No dia da mudança, deixamos as tranqueiras todas lá e fomos comprar cerveja, pra ir bebericando e arrumando as coisas. O Chico costumava freqüentar o Mercadinho Amazonas, e fomos lá. O dono era um libanês xiita, seu Mahmud. Pegamos meia dúzia de latas de cerveja e fomos pagar. Ele me olhava curioso, até que falou com sotaque carregado:

– Parece que eu já te conheço.

– Tomei uma cerveja aqui com o Chico Villela, faz uns três meses.

– Ah… Você é amigo do Chico?

– Sou. E estamos mudando pra esta quadra.

– Por que vocês não levam cerveja em garrafa? Sai mais barato que em lata.

– Não temos vasilhame.

– Vocês não vão morar aqui? Levem as garrafas, quando esvaziar vocês trazem.
Aceitei a sugestão e fui logo perguntando quanto era o depósito.

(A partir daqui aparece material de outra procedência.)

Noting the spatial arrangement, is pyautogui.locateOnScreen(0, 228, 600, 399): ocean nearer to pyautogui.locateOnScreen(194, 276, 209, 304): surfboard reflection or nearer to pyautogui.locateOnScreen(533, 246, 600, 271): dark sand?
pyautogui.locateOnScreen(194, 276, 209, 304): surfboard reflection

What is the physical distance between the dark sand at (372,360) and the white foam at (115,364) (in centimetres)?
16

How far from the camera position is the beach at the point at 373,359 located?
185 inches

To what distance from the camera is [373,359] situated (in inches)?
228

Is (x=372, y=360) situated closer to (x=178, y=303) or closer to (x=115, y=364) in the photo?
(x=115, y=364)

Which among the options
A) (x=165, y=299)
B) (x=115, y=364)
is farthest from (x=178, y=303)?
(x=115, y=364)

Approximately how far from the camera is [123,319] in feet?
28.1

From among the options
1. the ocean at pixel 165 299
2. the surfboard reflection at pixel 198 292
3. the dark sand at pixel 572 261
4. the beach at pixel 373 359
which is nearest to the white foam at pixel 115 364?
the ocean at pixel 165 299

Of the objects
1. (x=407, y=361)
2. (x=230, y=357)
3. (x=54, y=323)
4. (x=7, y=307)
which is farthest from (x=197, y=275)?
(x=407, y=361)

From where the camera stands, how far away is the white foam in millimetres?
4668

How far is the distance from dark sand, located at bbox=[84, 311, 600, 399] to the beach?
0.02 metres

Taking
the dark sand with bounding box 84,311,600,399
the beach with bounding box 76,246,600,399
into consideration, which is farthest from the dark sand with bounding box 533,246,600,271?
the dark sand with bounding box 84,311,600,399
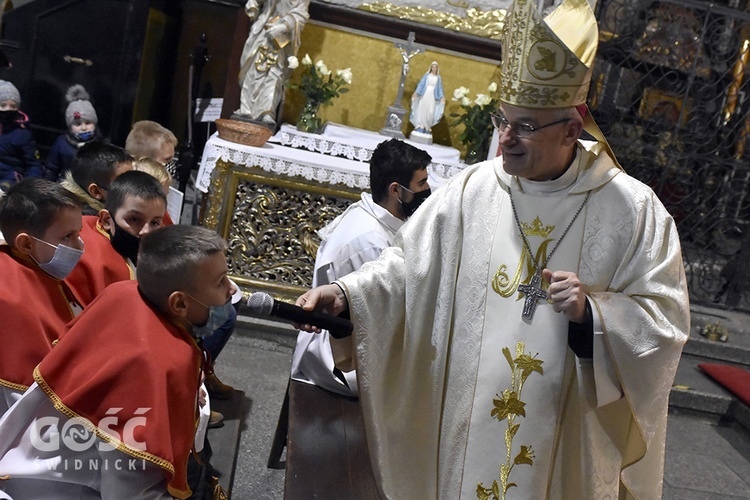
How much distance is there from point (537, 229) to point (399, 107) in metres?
3.95

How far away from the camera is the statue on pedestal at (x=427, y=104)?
6.22m

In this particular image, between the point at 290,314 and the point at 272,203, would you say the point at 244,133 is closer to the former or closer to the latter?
the point at 272,203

– O que é depósito? – perguntou ele.

– O dinheiro que a gente deixa como garantia de que vai devolver as garrafas.

Ele ficou ofendido. Morador da quadra, ainda por cima amigo do Chico… Como eu poderia pensar que ele ia fazer uma coisa dessas, cobrar esse negócio de depósito?

Voltamos pro apartamento rindo, falando das surpresas de Brasília. Uma jornalista amiga, a Teresa, que havia mudado para lá uns anos antes, comparava Brasília ao próprio Cerrado: “De longe, vista em conjunto, parece toda igual e sem graça. Mas, de perto, é cheia de detalhes interessantes, tem muitas belezas”. Concordei com ela. Brasília é um lugar cheio de políticos (não que todos sejam ruins, mas a fama é triste), ainda por cima com muita rotatividade de gente, que mora pouco tempo lá e volta para sua cidade. Então, teoricamente, um lugar para não confiar em ninguém. E havia gente como o Mahmud, com essa confiança, de dar crédito a um cara que viu uma vez só. E o detalhe, para quem tem preconceito: o sujeito é “turco” e xiita.

No dia seguinte, a Célia resolveu comprar um pacote de macarrão, pro almoço. Pegou o dinheiro e foi de novo ao Mercadinho Amazonas. Pegou o pacote de macarrão, resolveu levar também um litro de vodca, um pacote de café, frutas e outras coisas. Aí, lembrou que tinha levado dinheiro só pro macarrão e foi recolocar tudo nas prateleiras. Seu Mahmud viu e foi perguntar por que ela havia desistido de comprar aquilo.

– Não trouxe dinheiro.

– Leva, depois você paga.

Quando ela ia saindo, ele a chamou:

– Você não quer fazer uma caderneta? Pode pagar tudo no final do mês.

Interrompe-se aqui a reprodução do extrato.